A Pretty Day In The Sawatch

I imagine this route is pretty tame in the summer time but the recent snowfall had left accumulations of one to three feet which made our excursion much more difficult.  It also made everything around us quite lovely and meant we had the whole ridge and summit to ourselves.  This never happens on Sawatch 14ers during the tourist season so I was quite happy about the snow.

We spent quite a bit of time on the ridge and passed through several false summits before coming to a moderately corniced section.  After this section a series of towers prevented easy passage and we made our way down and around the first few.  There were several points where the slopes below us were maybe 30-35 degrees and this added a fun element of spice to the trip.  We made our way down from the ridge, past the first towers, and over terrain which went from two foot deep snow to exposed scree.
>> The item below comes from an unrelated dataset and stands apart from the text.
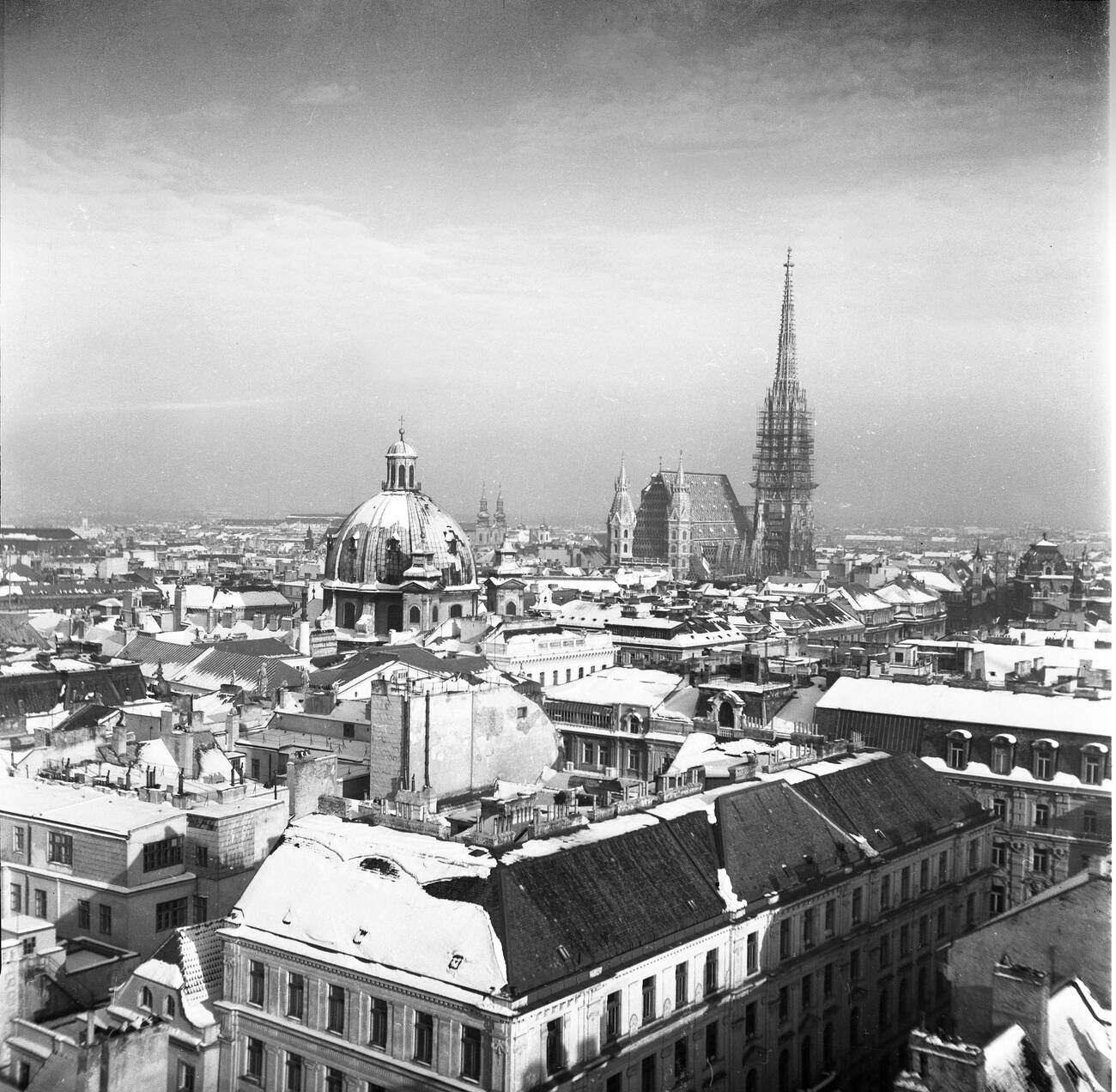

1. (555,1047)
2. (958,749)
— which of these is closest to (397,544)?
(958,749)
Jen & Colette On The Ridge

Jen & Colette Passing The Final Towers

After a bit of traversing we came to a clear point in the snow where we were able to head right up 30 degree snow to the summit.  Snow climbing in September was quite a treat.

The Last Push

We finally arrived on the summit at 2:00. The weather was absolutely perfect and we spent about 30 minutes eating, chatting, and enjoying the views. We had originally planned on trying Emerald and Iowa but the snow had made the whole excursion challenging enough that we all felt that we had enough for the day.  We also unanimously vetoed going back the way we came as it would take hours.  It looked like the easiest way down was to descend to the saddle between Missouri and Iowa so we opted for this route.

From The Summit

Once we reached the saddle we carefully traversed diagonally down the slopes to a point where there were no rocks in front of us and glissaded the rest of the way. The slopes probably reached 35 to 40 degrees but the snow was good enough that we didn't need axes (although we had them). Unfortunately the glissade ended to soon and we had to posthole through  quite a bit of stuff before reaching the descent from the basin.  This part proved to be the crux of the day as the terrain was to snowy to see the rocks underneath but not snowy enough to prevent a lot of banged shins and knees on the way out.

Glissading Down

Heading Out

When we reached the end of the basin where we were to descend into the trees we saw three people coming back down from the ridge.  It felt good to be the only group that didn't turn the climb that day.  The descent through the trees was pretty annoying as much of the snow had melted out leaving tons of mud.  Mud is never fun on steep, slippery descents.  We made it back to the truck around 4:30 and headed out.  I snapped a quick picture of the stream before crossing it again.  I also took a picture of the poor beavers whose damn I had destroyed.  On the way out I noticed that the whole population of trees had been pretty much decimated  but there were still enough for the beavers to rebuild.  I felt bad about driving over their damn but I'm not sure where else I could have gone (although  I did manage a little junction which avoided to much new damage on the way out).  

All in all it was a very fun and rewarding day.  Colette is a medical student about to be assigned to her residency so hopefully she and her husband are able to be placed in Denver.  It is always nice to have interesting partners to climb with.  Chris was, as usual, a very fun partner and I thank him for breaking trail.